Chrysanthemums can be treated as an annual or perennial. While many big-box stores and nursery centers offer fall mums in pots as annuals each autumn, you can actually grow mums as perennials by planting them in the spring. Hardy mums will come back year after year, although they perform better with a little over-winter help.
To increase your mums' chance of survival, get them in the ground in the springtime, this allows them to build a strong system of roots and branches. Fertilize regularly throughout the growing season, but stop before the fall: late-season fertilization can keep the mums growing, and prevent them from entering the dormant state that helps them survive the winter. As frost approaches, add mulch or a few inches of hay at the base of each plant, to protect the roots from freezing.
Do not cut the branches of your mums back until spring. Chrysanthemums have a better rate of survival when allowed to remain as complete plants throughout the winter. Plus, the flowers and foliage of your fall mums will harden into interesting and visually-appealing dried branches.
When springtime rolls around, it's time to revive your mums. After the last frost, prune the dead foliage down to the ground, and add fresh soil to the planting location. Begin fertilizing again, and water your mums well. As your mum plants bounce back, they may produce early spring buds. Pinch those buds back, to allow the plant to conserve energy for healthier foliage and another beautiful fall display!
Where do chrysanthemums grow best?
Chrysanthemums are actually native to Northern Europe and Asia: China hosts a huge variety of mums, and the flowers are featured prominently in Chinese art and autumnal festivals. Luckily for us, mums grow well in most of the United States! Most mums are hardy from zones 5 to 9.

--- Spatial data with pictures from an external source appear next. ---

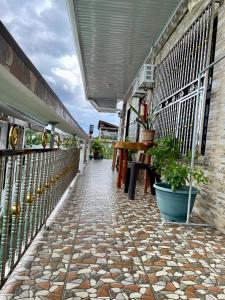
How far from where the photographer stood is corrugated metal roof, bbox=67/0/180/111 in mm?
4500

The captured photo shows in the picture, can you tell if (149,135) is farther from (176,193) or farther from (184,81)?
(176,193)

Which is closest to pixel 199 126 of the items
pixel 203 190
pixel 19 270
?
pixel 203 190

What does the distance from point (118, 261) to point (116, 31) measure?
15.3 ft

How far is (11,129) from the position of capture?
1209 mm

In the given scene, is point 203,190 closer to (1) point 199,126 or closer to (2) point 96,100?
(1) point 199,126

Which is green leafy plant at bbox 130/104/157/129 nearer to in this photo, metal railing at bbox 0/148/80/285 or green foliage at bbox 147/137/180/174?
green foliage at bbox 147/137/180/174

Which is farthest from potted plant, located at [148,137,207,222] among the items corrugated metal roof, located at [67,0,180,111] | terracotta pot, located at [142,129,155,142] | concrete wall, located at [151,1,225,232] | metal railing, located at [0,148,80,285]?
corrugated metal roof, located at [67,0,180,111]

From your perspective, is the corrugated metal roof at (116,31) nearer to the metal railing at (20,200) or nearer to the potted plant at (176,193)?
the potted plant at (176,193)

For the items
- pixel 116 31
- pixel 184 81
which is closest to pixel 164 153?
pixel 184 81

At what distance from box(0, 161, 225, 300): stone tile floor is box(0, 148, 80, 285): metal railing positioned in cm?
11

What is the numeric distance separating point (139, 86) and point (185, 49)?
8.37 ft

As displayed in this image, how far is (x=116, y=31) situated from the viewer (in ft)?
18.1

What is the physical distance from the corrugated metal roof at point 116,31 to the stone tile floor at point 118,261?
3.20 metres

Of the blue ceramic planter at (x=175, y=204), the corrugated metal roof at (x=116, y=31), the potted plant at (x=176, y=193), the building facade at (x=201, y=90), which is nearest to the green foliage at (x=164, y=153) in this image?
the building facade at (x=201, y=90)
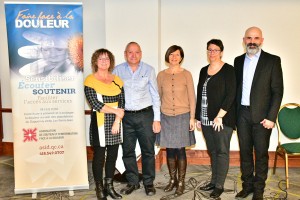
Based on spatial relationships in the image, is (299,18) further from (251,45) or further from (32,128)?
(32,128)

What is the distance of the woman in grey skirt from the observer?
3186 mm

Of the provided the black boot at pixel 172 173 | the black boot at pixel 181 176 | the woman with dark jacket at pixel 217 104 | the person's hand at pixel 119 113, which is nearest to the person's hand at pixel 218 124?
the woman with dark jacket at pixel 217 104

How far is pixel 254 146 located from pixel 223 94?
61 centimetres

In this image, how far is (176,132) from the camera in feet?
10.6

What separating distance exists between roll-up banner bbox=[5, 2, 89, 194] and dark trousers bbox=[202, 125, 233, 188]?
53.3 inches

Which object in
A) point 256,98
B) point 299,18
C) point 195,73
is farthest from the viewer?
point 195,73

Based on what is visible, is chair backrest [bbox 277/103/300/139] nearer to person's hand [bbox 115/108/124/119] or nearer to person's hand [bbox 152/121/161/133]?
person's hand [bbox 152/121/161/133]

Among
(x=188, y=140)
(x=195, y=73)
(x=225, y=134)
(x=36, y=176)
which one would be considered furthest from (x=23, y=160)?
(x=195, y=73)

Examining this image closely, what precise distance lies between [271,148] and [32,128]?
10.3 ft

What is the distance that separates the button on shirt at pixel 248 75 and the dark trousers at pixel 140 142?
0.97m

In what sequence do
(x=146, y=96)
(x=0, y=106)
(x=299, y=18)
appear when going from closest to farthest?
(x=146, y=96), (x=299, y=18), (x=0, y=106)

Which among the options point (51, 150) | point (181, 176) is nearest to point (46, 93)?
point (51, 150)

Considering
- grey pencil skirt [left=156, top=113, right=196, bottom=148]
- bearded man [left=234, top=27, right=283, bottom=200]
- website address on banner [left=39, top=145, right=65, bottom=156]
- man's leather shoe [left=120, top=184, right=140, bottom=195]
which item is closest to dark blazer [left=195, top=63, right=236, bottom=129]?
bearded man [left=234, top=27, right=283, bottom=200]

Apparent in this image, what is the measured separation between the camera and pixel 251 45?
2.96 metres
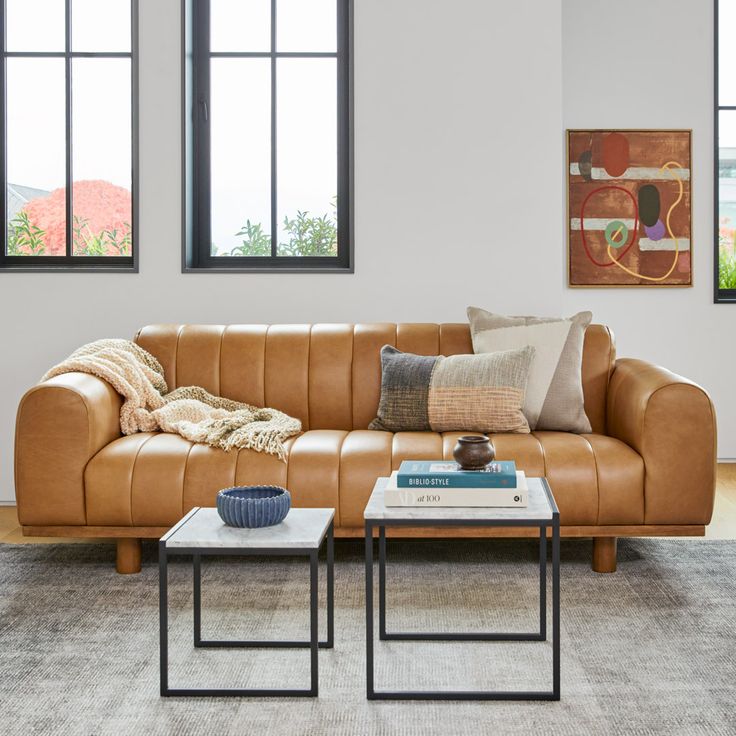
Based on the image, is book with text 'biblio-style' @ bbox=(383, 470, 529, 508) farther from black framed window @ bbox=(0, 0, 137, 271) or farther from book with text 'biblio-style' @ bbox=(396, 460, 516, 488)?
black framed window @ bbox=(0, 0, 137, 271)

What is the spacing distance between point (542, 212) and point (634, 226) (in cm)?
123

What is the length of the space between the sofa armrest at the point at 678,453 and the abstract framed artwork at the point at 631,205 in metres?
2.23

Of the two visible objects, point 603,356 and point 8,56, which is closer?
point 603,356

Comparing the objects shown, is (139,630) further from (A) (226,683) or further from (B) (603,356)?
(B) (603,356)

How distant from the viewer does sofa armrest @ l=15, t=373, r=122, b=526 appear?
9.90 ft

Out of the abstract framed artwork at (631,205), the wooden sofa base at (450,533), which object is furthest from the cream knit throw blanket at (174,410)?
the abstract framed artwork at (631,205)

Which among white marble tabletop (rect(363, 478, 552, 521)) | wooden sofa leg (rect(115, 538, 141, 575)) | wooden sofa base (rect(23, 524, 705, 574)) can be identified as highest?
white marble tabletop (rect(363, 478, 552, 521))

In selecting a place to plant your mums, be sure to choose a location with full sun, as mums need lots of sunlight to bloom. You'll also want to choose a spot without drainage issues: mums do not like wet roots. Mums can also be planted in containers, making them even easier to store during winter.
When do mum plants bloom?
Fall mum plants bloom -- that's right -- in the fall! Some members of the chrysanthemum family, such as shasta daisies, bloom in the summer. However, most autumnal mums will bloom from August to November. The exact time frame of your mums' blooming season depends on the variety of mums. Different cultivars come into bloom at different times, based on their response to day length. Early season mums can be expected to bloom in early to mid-September, mid-season varieties from middle to late September and late season varieties from late September to early October.
Because mums are fall-blooming, they are the perfect decor for football season, Halloween, and even Thanksgiving! Just as most flowers are beginning to fade, mums hit their stride.
How do you pinch mums back?
Pinching mums back allows the plant to produce more flowers, and forces the plant to maintain a compact shape. Most of the classic football mums that you can buy at garden centers have been pinched back throughout the spring, so that the plants hold a pretty, domed shape and are packed with blooms. However, many modern types of mums are bred to grow in that classic shape and do not require frequent pinching.
If you'd like to pinch back your mums, start in the spring when your plants are a bit less than one foot tall. Use a sharp, clean pair of shears to cut back the entire plant by about half. You can repeat this process every two to three weeks until mid-summer. In the fall, don't pinch back your mums, but do deadhead mums by removing faded flowers.
If you want to grow a more natural-looking garden, you don't have to pinch your mums back at all! They'll still thrive without pinching, and will grow in a taller shape and "branchier" look.